I had to get out of the house this morning. Like....immediately. You know those days. I'm sure you've had them. It wasn't because anyone was doing any one particular thing it's just that all of their 'particular things' were driving me crazy and I knew if I stayed I'd quickly become a terrible mother which would then be followed by me quickly becoming a terrible wife so I grabbed my computer and the car keys and drove myself to Starbucks and here I comfortably sit. Except that the music they're playing this morning are all old R&B songs which makes me feel like Jeff is sitting down right next to me so......shit.
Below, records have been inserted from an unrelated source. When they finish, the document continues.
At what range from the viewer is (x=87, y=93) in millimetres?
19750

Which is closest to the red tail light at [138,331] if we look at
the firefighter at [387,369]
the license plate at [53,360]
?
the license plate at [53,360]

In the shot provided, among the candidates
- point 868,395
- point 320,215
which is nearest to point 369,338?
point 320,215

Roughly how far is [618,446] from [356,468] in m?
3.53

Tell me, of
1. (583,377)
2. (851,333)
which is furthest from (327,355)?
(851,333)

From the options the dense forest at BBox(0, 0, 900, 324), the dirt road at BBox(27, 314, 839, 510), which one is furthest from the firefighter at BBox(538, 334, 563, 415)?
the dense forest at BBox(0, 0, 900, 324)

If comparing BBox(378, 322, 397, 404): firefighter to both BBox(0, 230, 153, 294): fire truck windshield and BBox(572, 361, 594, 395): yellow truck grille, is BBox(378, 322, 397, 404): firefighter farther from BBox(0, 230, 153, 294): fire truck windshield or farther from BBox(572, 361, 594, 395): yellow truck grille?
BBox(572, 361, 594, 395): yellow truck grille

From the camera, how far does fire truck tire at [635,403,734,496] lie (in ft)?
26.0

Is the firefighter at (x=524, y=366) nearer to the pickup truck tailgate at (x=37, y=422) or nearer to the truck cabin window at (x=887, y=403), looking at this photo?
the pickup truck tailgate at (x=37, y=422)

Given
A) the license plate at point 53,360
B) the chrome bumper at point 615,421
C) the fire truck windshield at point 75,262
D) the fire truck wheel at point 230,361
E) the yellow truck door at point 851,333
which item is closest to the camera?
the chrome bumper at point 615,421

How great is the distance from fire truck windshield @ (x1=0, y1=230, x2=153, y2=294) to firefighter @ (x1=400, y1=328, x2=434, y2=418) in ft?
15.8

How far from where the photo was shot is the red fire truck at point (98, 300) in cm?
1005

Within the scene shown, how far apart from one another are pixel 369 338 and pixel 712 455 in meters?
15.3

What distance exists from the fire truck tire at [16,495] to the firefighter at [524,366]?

There's a bright spot though....a small one but I'll take it. Since I'll be here for a couple of hours I asked the barista to put my latte in a ceramic cup and when I went to the bar to pick it up, he'd made a little heart in the foam. Sweet. Thank you Mr. barista; and thank you God for little love notes. He, the barista, was so happy to do it - gave him a chance to be creative - which I totally get - and he confessed how happy he got when people ordered their coffee in a real cup so that he could give their drink a bit of flair. This was followed by a brief conversation of appreciation of the real vs. imitation, specifically....a book you can hold with pages you can turn and library mustiness you can smell vs. reading on a kindle; putting oil in a pot and filling it popcorn and smelling the steam and shaking the pan over the burner and putting all that white fluffy stuff in a bowl and saturating it with real butter and salt vs. microwave popcorn. You get the idea.
I'm just feeling overwhelmed. So much to do and so much going on. Be still and know seems a vague instruction; something easily brushed aside in the presence of being pulled in so many different directions.
All this to say that I'm not feeling like anyone's "dear love" today...not yet anyway. Perhaps another latte?